**Articolo:**
Per un operatore della GDO, la carta fedeltà– insieme ai prodotti a marchio- dovrebbe essere una delle principali leve per la costruzione della propria brand identity. Per quanto risulti banale ricordare come assortimenti e prezzi siano elementi facilmente imitabili dal parte dei nostri concorrenti, si deve ravvisare come nella realtà la consapevolezza dell’importanza del Loyalty Marketing fatichi a farsi strada. E ciò nonostante fosse legittimo attendersi che la crisi che la GDO sta attraversando avrebbe comportato un’analisi critica degli approcci e le strategie che hanno caratterizzato gli ultimi anni: assortimenti ridondanti– guidati dalle logiche di listing fee e dalla scelte dell’Industria e non certo da attente valutazione di category management- politiche di pricing confuse e spesso imperscrutabili per il cliente, un sempre più massivo ricorso alla leva promozionale mass market.

**Compiti da svolgere:**
**1.** Nell'articolo sulla carta fedeltà nella GDO, insieme a che cosa la carta dovrebbe essere una delle principali leve per costruire la brand identity?
**2.** Prosegui l'articolo sulla carta fedeltà nella GDO a partire dalla sua ultima frase.

**Dati mostrati:**
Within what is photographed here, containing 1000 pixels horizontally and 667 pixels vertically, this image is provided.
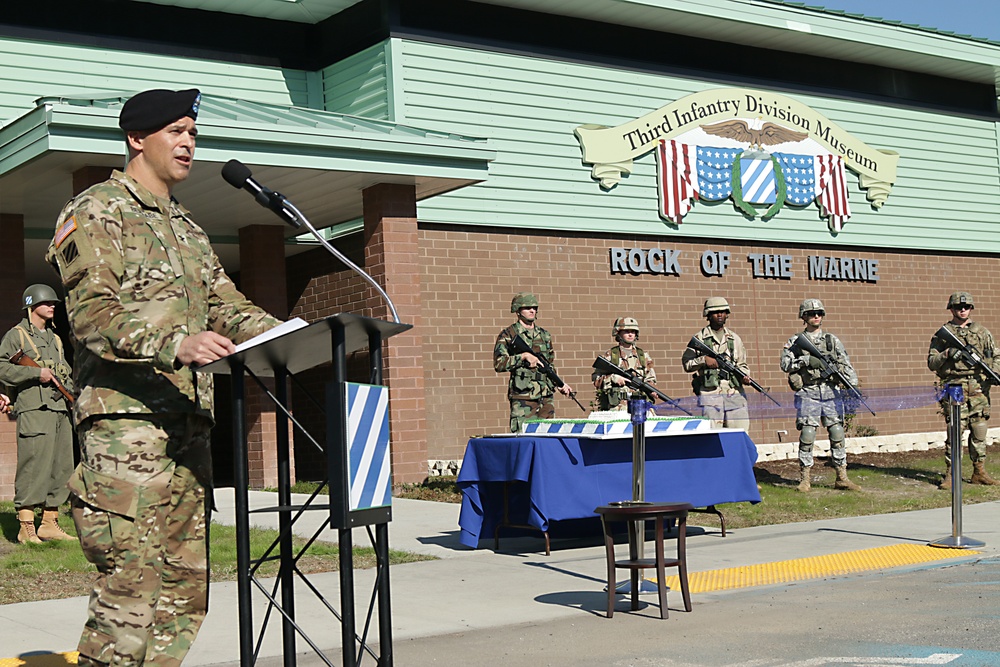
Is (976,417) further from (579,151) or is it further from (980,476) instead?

**Risposte date:**
**1.** Insieme ai prodotti a marchio.

**2.**
La scarsa lungimiranza delle scelte fin qui compiute nasce certamente dal fatto che per anni si sono ignorati i dati loyalty, paradossalmente disponibili (e in grande abbondanza) ritenendo, erroneamente, che le attività di Loyalty Marketing fossero più degli esercizi di stile che dei potenti strumenti nelle mani dei retailers.

Una provocazione che può valere come esempio sul mancato riconoscimento del ruolo della Loyalty: per sapere quale sia il “prodotto dell’anno” siamo davvero convinti sia meglio ascoltare il parere di un panel di consumatori, anziché le scelte sul nostro scaffale dei nostri clienti?

Certo, forse a sostenere questa situazione di marginalizzazione hanno pesato casi in cui il Loyalty Marketing è divenuto cosa a sé all’interno delle organizzazioni aziendali, una “riserva” con proprie logiche e obiettivi spesso distanti e se non del tutto incoerenti rispetto a quelle del core business aziendale.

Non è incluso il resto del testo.